Keterbukaan akses terhadap informasi menjadi sangat penting, karena
pemberitaan media ternyata sangat efektif dalam memperkuat proses
demokratisasi, good governance, dan
perkembangan masyarakat di mana para jurnalis menjalankan peran dan fungsinya
sebagai: 1) Anjing pengawas (watch-dog) terhadap penyalahgunaan kekuasaan dan pada
saat yang sama mempromosikan akuntabilitas serta transparansi; 2) sebagai suatu
forum publik untuk mempertemukan berbagai gagasan tentang kebijakan publik dan
wahana untuk debat politik (memfasilitasi pendistribusian informasi
tentang berbagai opsi dalam pemilu); dan 4) sebagai “agenda setter” bagi para pembuat kebijakan (meningkatkan kepekaan
pemerintah terhadap masalah-masalah sosial) (Pippa Norris, 2000).
Peran sebagai “anjing pengawas (watch-dog)
dapat dijalankan melalui pemberitaan media yang mempromosikan akuntabilitas,
transparansi, dan pengawasan publik terhadap praktik penyelenggaraan negara
dengan cara menyoroti kegagalan-kegagalan kebijakan, salah urus administrasi
negara oleh pejabat publik, korupsi di
badan peradilan, dan skandal korporasi (George A. Donohue, Philip Tichenor et
al. 1995). Sejak era Edmund Burke, konsep
“Pilar ke-Empat” telah dipakai sebagai mekanisme “cheks and balances” terhadap pemisahan kekuasaan dalam
penyelenggaraan negara (Renate Kocher, 1986).
Penelitian pada suatu negara yang memiliki sejarah perkembangan tertentu
seperti Taiwan, menunjukkan bahwa diperoleh sejumlah bukti mengenai pengaruh
pemberitaan media terhadap korups. Brunetti dan Weder, memperoleh temuan bahwa
secara relatif korupsi lebih jarang terjadi di negara yang memiliki pers bebas.

#####

### Butir Tugas A
Ambil dari kutipan tentang peran media seluruh bagian mulai dari "dapat dijalankan melalui" terus ke bawah hingga "(Renate Kocher, 1986).", tanpa mengubah satu kata pun.
### Butir Tugas B
Teruskan kutipan tentang peran media, mulai sesudah kalimat terakhirnya.
Baris-baris di bawah ini diambil dari sumber yang berbeda.

### Bahan yang Disediakan
#####

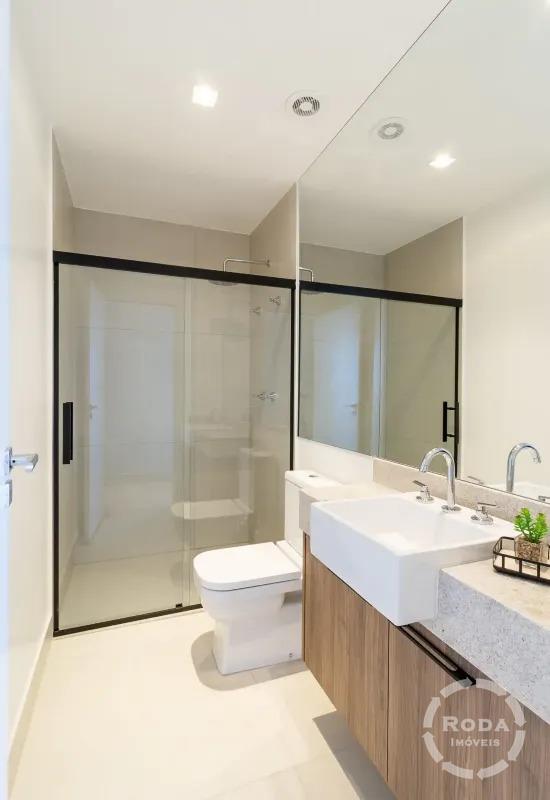 Apartamento à venda no Aparecida:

#####

### Hasil Latihan A
dapat dijalankan melalui pemberitaan media yang mempromosikan akuntabilitas,
transparansi, dan pengawasan publik terhadap praktik penyelenggaraan negara
dengan cara menyoroti kegagalan-kegagalan kebijakan, salah urus administrasi
negara oleh pejabat publik, korupsi di
badan peradilan, dan skandal korporasi (George A. Donohue, Philip Tichenor et
al. 1995). Sejak era Edmund Burke, konsep
“Pilar ke-Empat” telah dipakai sebagai mekanisme “cheks and balances” terhadap pemisahan kekuasaan dalam
penyelenggaraan negara (Renate Kocher, 1986).

### Hasil Latihan B
Hal ini disebabkan karena peran “anjing pengawas (watch-dog) yang dijalankan oleh para jurnalis mendorong
akuntabilitas dan transparansi dalam proses pembuatan kebijakan pemerintah
sehingga dapat mencegah terjadinya
penyalahgunaan jabatan dan skandal finansial (A. Brunetti and B. Weder
B. 2003).
Pada akhir tahun 1960-an akhir
1970-an, muncul kekhawatiran dan skeptisisme bahwa apakah fungsi pers sebagai
“Pilar ke Empat” masih bisa dipertahankan, mengingat telah terjadi “gelombang
arus balik” terutama di negara-negara Amerika Latin, Sub-Sahara Afrika, dan
Asia, di mana demokrasi ternyata berbalik arah mengalami langkah mundur (setback) (Samuel Huntington. 1993). Keterbukaan
akses publik terhadap surat kabar, radio dan televisi ternyata tidak cukup
untuk mendorong demokratisasi dan perkembangan masyarakat, bahkan media ini
digunakan untuk mempertahankan otokrasi guna memperkuat kroni-kroni kapitalisme
dan mengkonsolidasikan kekuasaan oligopoli media (Hamid Mowlana, 1985).
Selama bertahun-tahun, media dikenal sebagai “Pilar ke-empat”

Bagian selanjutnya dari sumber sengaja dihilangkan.